Étiquette
Installation, performance - 2023
Étiquette est une œuvre intime et identitaire. C’est aussi une œuvre évolutive constituée d’une installation et d’une performance longue durée.
Par l’installation, le médium sonore, la vidéo et la performance, j’explore dans mon travail la perception d’autrui sur mon identité. Avec Étiquette, j’ai porté mon attention sur la symbolique entourant l’étiquette de vêtement pour créer un parallèle avec l’étiquette que l’on pose sur « les autres » en fonction de la perception de leur apparence.
Depuis 2020, je collecte quotidiennement mes propres cheveux que j’accumule et classe dans de petits contenants. Par la technique du feutrage à l’aiguille, je compacte ces fibres capillaires pour écrire des mots, des expressions, qui témoignent des enjeux qui me touchent.
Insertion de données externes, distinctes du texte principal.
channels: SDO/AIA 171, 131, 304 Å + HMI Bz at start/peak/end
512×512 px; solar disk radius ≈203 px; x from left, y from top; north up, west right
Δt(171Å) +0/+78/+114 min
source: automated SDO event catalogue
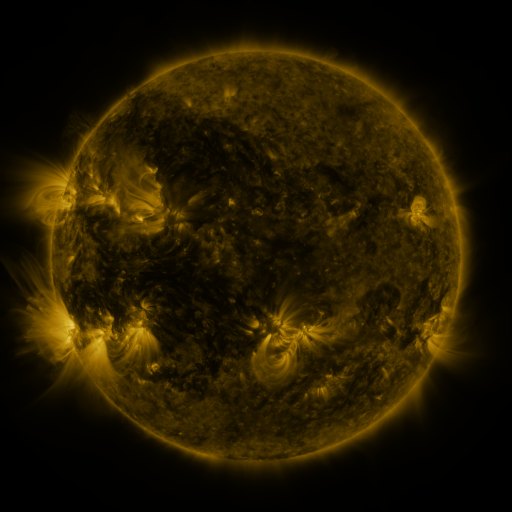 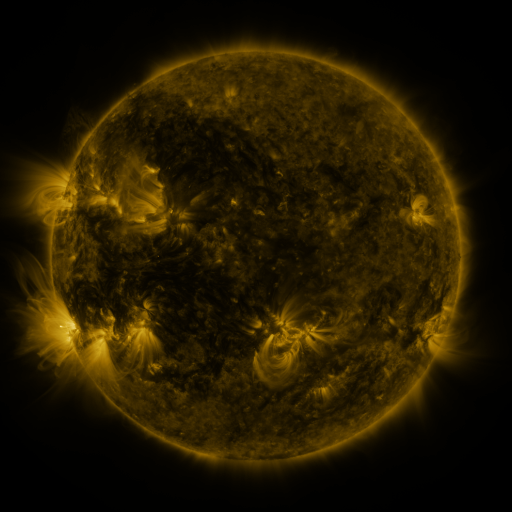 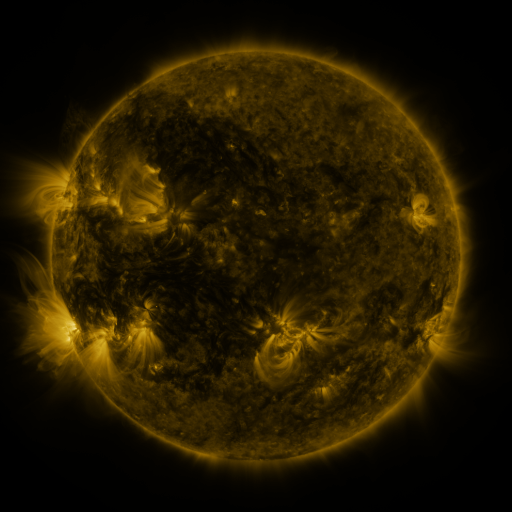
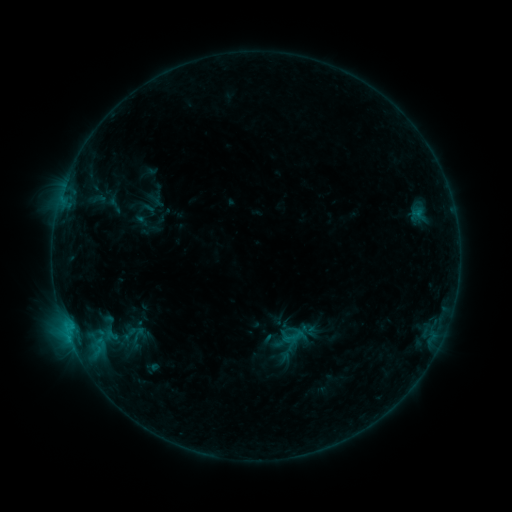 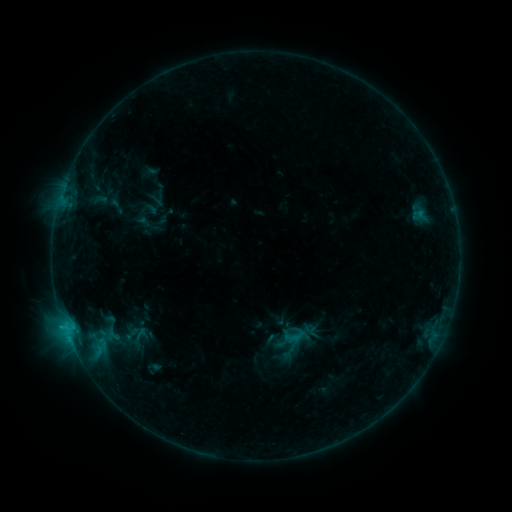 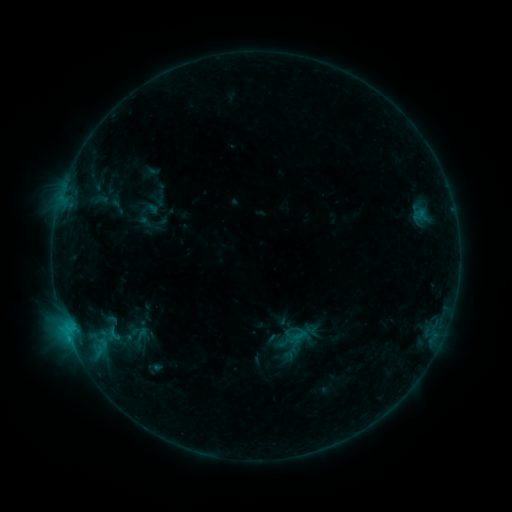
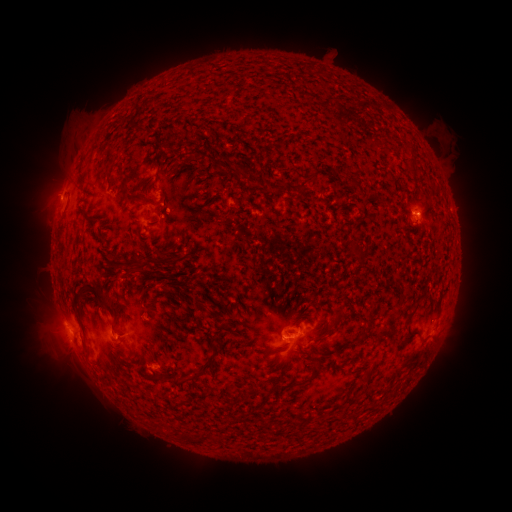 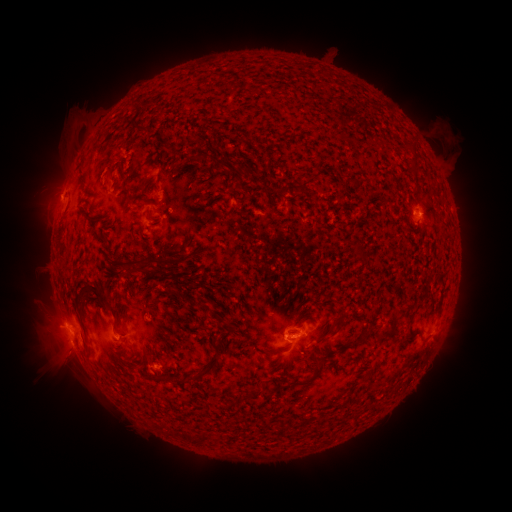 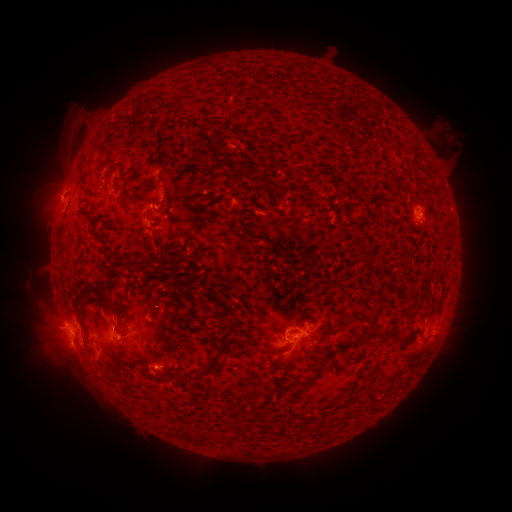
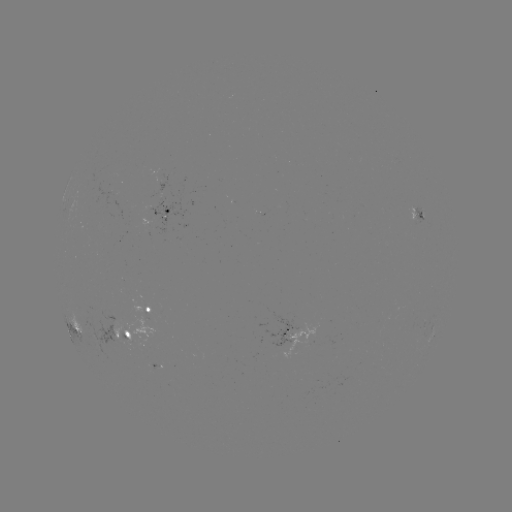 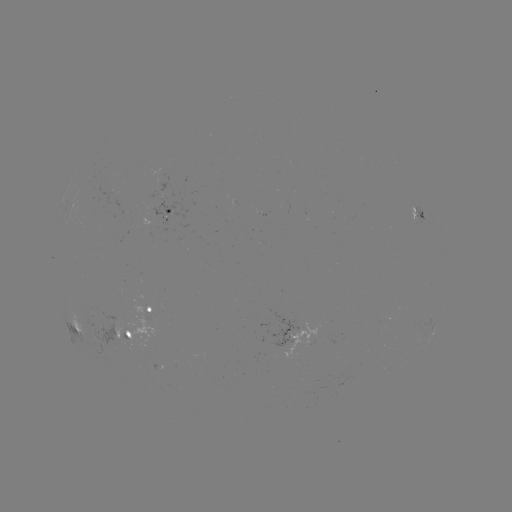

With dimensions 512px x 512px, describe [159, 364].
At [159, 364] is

J’écris en lettres de cheveux comme on signe avec son sang. Toute moi est contenue dans cette fibre, autre signe distinctif, après le pigment de ma peau, par lequel on me saisit pour me renvoyer à des territoires et des cultures auxquels je ne me sens pas appartenir.
Je suis une diasperdue
Je fais dire autre chose à mes cheveux que ce qu’on en présume
Je donne à lire à même la substance qui aveugle
Je me nomme en modelant ce qui m’altérise
Chaque coup d’aiguille à feutrer est ressenti comme une douleur et un soulagement.
Chaque coup d’aiguille est à la fois la blessure et la réponse à toutes les altérisations.
La répétition du geste de piquer dans la fibre, ancrée dans l’action du feutrage, me rappelle d’abord les micro-agressions vécues en tant que femme à la fois originaire de Matane et afrodescendante, mais aussi l’effort soutenu que je dois produire pour m’insérer dans le tissu social. Pour pouvoir dire : moi aussi je suis contenue dans Nous. Tout entière.
La fibre de mes cheveux est feutrée à même une vieille nappe blanche de ma grand-mère. Soigneusement entretenue, lavée, frottée, pressée, repassée, pliée, par mes tantes, ma mère, ma grand-mère et mes arrière-grand-mères. Nous y avons maintes fois déposé nos couverts, nos coudes, nos avant-bras, nos mains, nos doigts, nos postillons. Elle s’est frottée à nos cuisses, nos genoux, a côtoyé les serviettes qui essuyaient la commissure de nos lèvres.
Elle est ma famille gaspésienne.
Dans laquelle je détonne.
Dans laquelle je m’inscris.
J’ai voulu cette œuvre évolutive, particulièrement en ce qui concerne les consignes d’entretien (en anglais care, que je me suis amusée à traduire par sollicitude), parce que de savoir comment on veut être traitée prend du temps. On se prend parfois plusieurs coups avant de pouvoir et de savoir s’affirmer.
La performance se fait en salle d’exposition (par exemple lors du vernissage). Assise à une table, munie d’outils de feutrage à l’aiguille, je feutre avec mes propres cheveux les consignes au verso de l’œuvre, de sorte qu’elles apparaissent de façon évolutive, au fil des moments de présence devant public.